The New upgrade grill that we have just bought and will be applying mods to today













new bbq.jpg



__ kitobi
__ Apr 22, 2017






new fire grate made from 3mm expanded steel in the side box, cut with a angle grinder, this was the worst bit and I cant tell you how much blood I lost shaping this !!













fire basket.jpg



__ kitobi
__ Apr 22, 2017






the empty main chamber with the double thick base plate still in-situ, I read that people invert this to make the baffle, but I had some spare steel in the form of the old BBQ lid so I left it in place













empty bbq.jpg



__ kitobi
__ Apr 22, 2017






old BBQ lid cut to size, sprayed with 600c heat resistant paint  and installed to make a reverse flow config, all of the holes are 10mm and I can add more if needed, 4 inch gap at the end hopefully is enough but again I can cut this down more if required













1st shield.jpg



__ kitobi
__ Apr 22, 2017






to tweak the heating levels I also got a small piece of stainless and bent it to a crude curve, the idea being if I need to expose holes or maybe cover some up to regulate heat/smoke I can just slide it up/down as required, more holes could be installed still if required in the bottom baffle and I can just cover them over if required













2nd shield.jpg



__ kitobi
__ Apr 22, 2017






the main grills replaced and the semi flex pipe installed to provide a reverse air flow, its cut to 1 inch above grill level













completed.jpg



__ kitobi
__ Apr 22, 2017






so far that's it, ill be ordering 2 thermometers to install into the hood next week and after payday will also get a dual temp digital for more accurate readings. the fire box needs some heat felt around the door as the gap is visible on one side quite clearly.

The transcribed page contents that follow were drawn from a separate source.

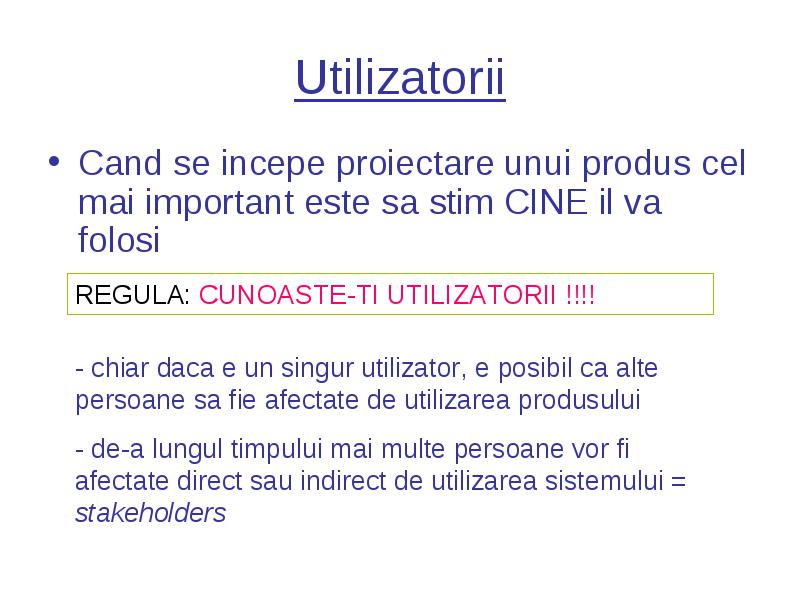 Utilizatorii

• Cand se incepe proiectare unui produs cel mai important este sa stim CINE il va folosi

REGULA: CUNOASTE-TI UTILIZATORII !!!!

- chiar daca e un singur utilizator, e posibil ca alte persoane sa fie afectate de utilizarea produsului

- de-a lungul timpului mai multe persoane vor fi afectate direct sau indirect de utilizarea sistemului = stakeholders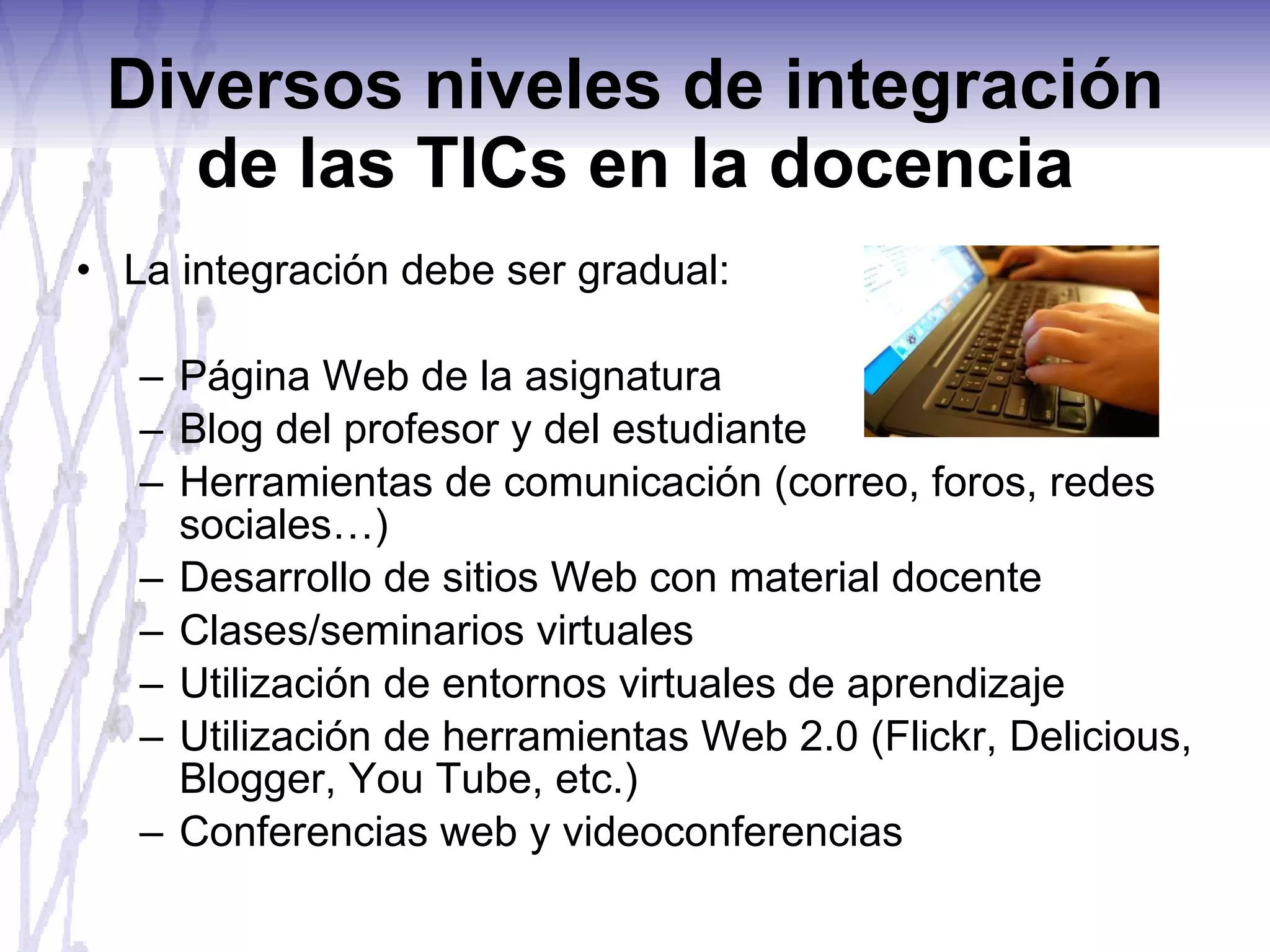 Diversos niveles de integración de las TICs en la docencia

• La integración debe ser gradual:

– Página Web de la asignatura
– Blog del profesor y del estudiante
– Herramientas de comunicación (correo, foros, redes sociales…)
– Desarrollo de sitios Web con material docente
– Clases/seminarios virtuales
– Utilización de entornos virtuales de aprendizaje
– Utilización de herramientas Web 2.0 (Flickr, Delicious, Blogger, You Tube, etc.)
– Conferencias web y videoconferencias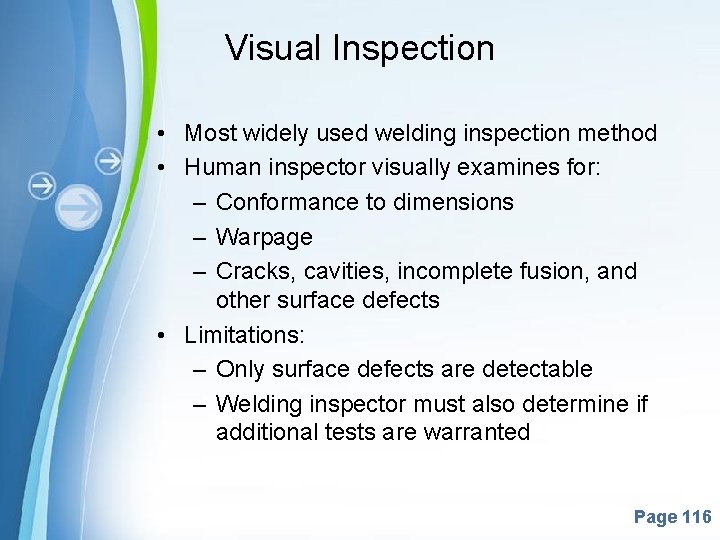 Visual Inspection

• Most widely used welding inspection method
• Human inspector visually examines for:
– Conformance to dimensions
– Warpage
– Cracks, cavities, incomplete fusion, and other surface defects
• Limitations:
– Only surface defects are detectable
– Welding inspector must also determine if additional tests are warranted

Page 116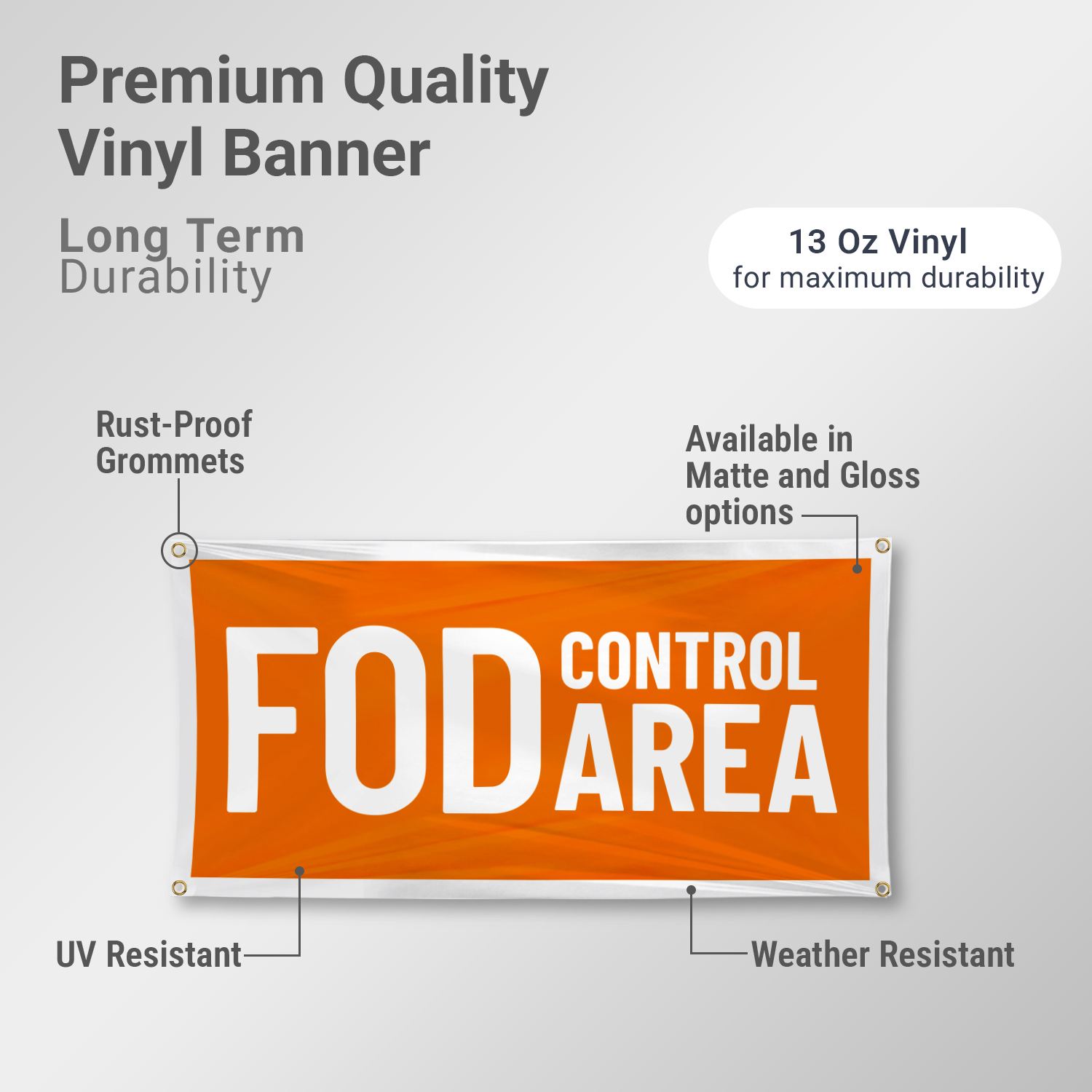 Premium Quality
Vinyl Banner

Long Term
Durability

13 Oz Vinyl
for maximum durability

Rust-Proof
Grommets

Available in
Matte and Gloss
options

FOD CONTROL
AREA

UV Resistant

Weather Resistant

ill be starting a seasoning burn tomorrow in the morning, followed by the 2nd one later that afternoon

cheers for now

Andy


----------



## homeruk (Apr 25, 2017)

looking good Andy

you fired it up yet?


----------



## kitobi (Apr 25, 2017)

hi Homeruk

yes indeed I couldn't wait that long lol

cooked a batch of chicken a whole one I spatchcock'd and a few thighs all of them with a great recipe on here for a sweet/spicy rub and cooked for 2 hrs at 200f using charcoal and Applewood, spritzed with apple juice every 30 mins, finished off under the grill to add some final colour and to crisp up the skins.

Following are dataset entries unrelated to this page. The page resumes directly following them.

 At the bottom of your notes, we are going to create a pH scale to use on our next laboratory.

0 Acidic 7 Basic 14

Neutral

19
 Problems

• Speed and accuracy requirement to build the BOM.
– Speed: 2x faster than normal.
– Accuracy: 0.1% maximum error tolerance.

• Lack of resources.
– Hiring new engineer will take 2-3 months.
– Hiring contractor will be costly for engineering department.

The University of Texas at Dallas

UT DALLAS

and yes they were most excellent

 













20170423_181606.jpg



__ kitobi
__ Apr 25, 2017


















20170423_181618.jpg



__ kitobi
__ Apr 25, 2017


----------



## dirtsailor2003 (Apr 25, 2017)

Nice work on the mods. Your Chicken Looks spot on good! Nice smoke!


----------



## kitobi (Apr 25, 2017)

I do need to do some work on the grill though, the whole clamshell needs a gasket as I lost a lot of smoke through the gaps. the fire box I need to lower to improve heat flow through the main unit and I need to also add a gasket to the main firebox, plus the paint on the main firebox didn't survive the first heating and just carbonised instantly.

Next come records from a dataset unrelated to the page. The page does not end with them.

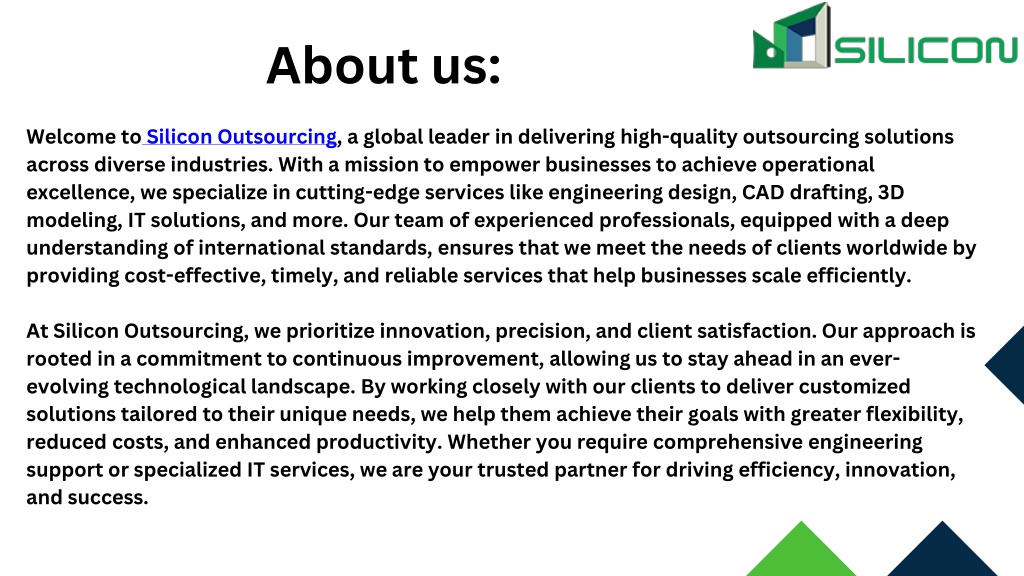 About us:

SILICON

Welcome to Silicon Outsourcing, a global leader in delivering high-quality outsourcing solutions across diverse industries. With a mission to empower businesses to achieve operational excellence, we specialize in cutting-edge services like engineering design, CAD drafting, 3D modeling, IT solutions, and more. Our team of experienced professionals, equipped with a deep understanding of international standards, ensures that we meet the needs of clients worldwide by providing cost-effective, timely, and reliable services that help businesses scale efficiently.

At Silicon Outsourcing, we prioritize innovation, precision, and client satisfaction. Our approach is rooted in a commitment to continuous improvement, allowing us to stay ahead in an ever-evolving technological landscape. By working closely with our clients to deliver customized solutions tailored to their unique needs, we help them achieve their goals with greater flexibility, reduced costs, and enhanced productivity. Whether you require comprehensive engineering support or specialized IT services, we are your trusted partner for driving efficiency, innovation, and success.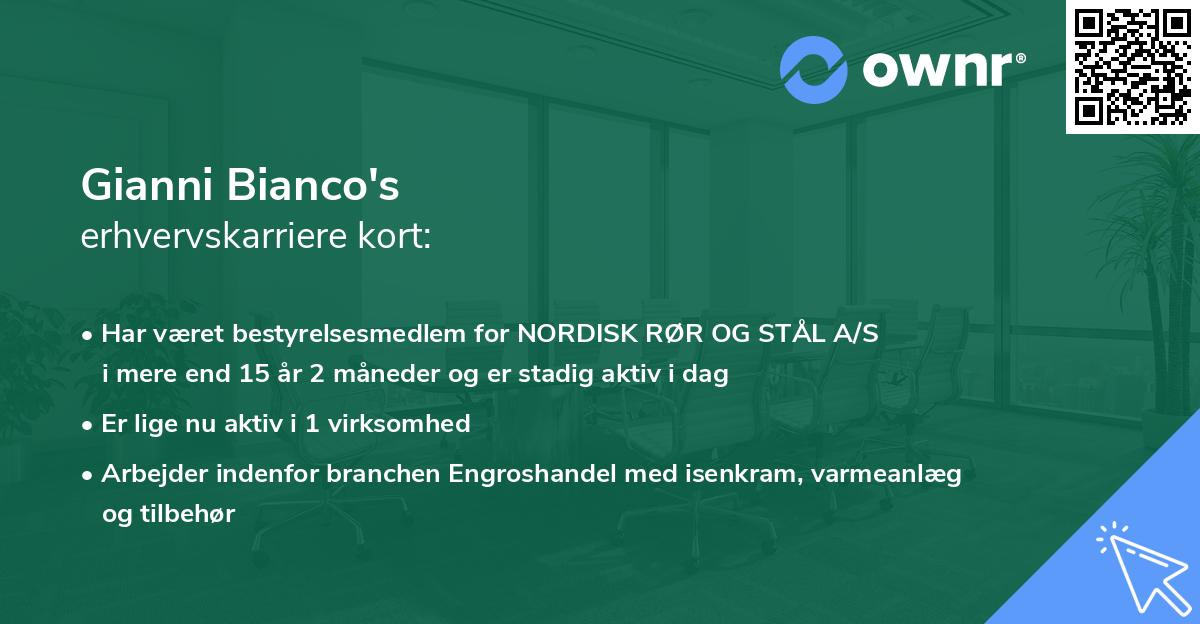 ownr®

Gianni Bianco's
erhvervskarriere kort:

• Har været bestyrelsesmedlem for NORDISK RØR OG STÅL A/S i mere end 15 år 2 måneder og er stadig aktiv i dag

• Er lige nu aktiv i 1 virksomhed

• Arbejder indenfor branchen Engroshandel med isenkram, varmeanlæg og tilbehør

were heading to a large store here called trago mills tomorrow I have a day off work, we have a new car that needs a good run, and I can get almost everything I need to fix up the BBQ there in a  single stop.

andy


----------



## kitobi (Apr 25, 2017)

thank you dirtsailor sir

just starting out, but if this is the worst I produce I'm gonna be a happy ( and fatter) person lol

I start a new job in 2 weeks that will give me a bit more free time, all good for preparing and cooking decent grills, I'm a typical taurean lol, good food, good wine and sometimes a decent cigar :)

andy


----------



## homeruk (Apr 25, 2017)

could be wrong but unless you get it powder coated or the likes any spray on off the shelf paint is not going to last very long, I have a offset smoker too and just rub a rag with veg oil over it once in while, little rust is the industrial look


----------



## kitobi (Apr 26, 2017)

no worries mate

I just got some old "fireplace black" which is what the Victorians used to keep their hearths looking black and free of rust. ill try it and see what happens. so far so good. just added some fire gasket rope to the main clamshell and some fibreglass gasket to the main box. doing a curing burn now to set the resins and see how it turns out.


----------



## homeruk (Apr 26, 2017)

is the fireplace black food safe?


----------



## kitobi (Apr 26, 2017)

no idea matey, about as food safe as any high temp paint/stain I guess. its on the firebox and no where near the food so I'm not going to get worried about it to be honest.

I just did a 2 hr burn in the main heatbox to set the resins, the fireplace black didn't alter or change at all

so far so good


----------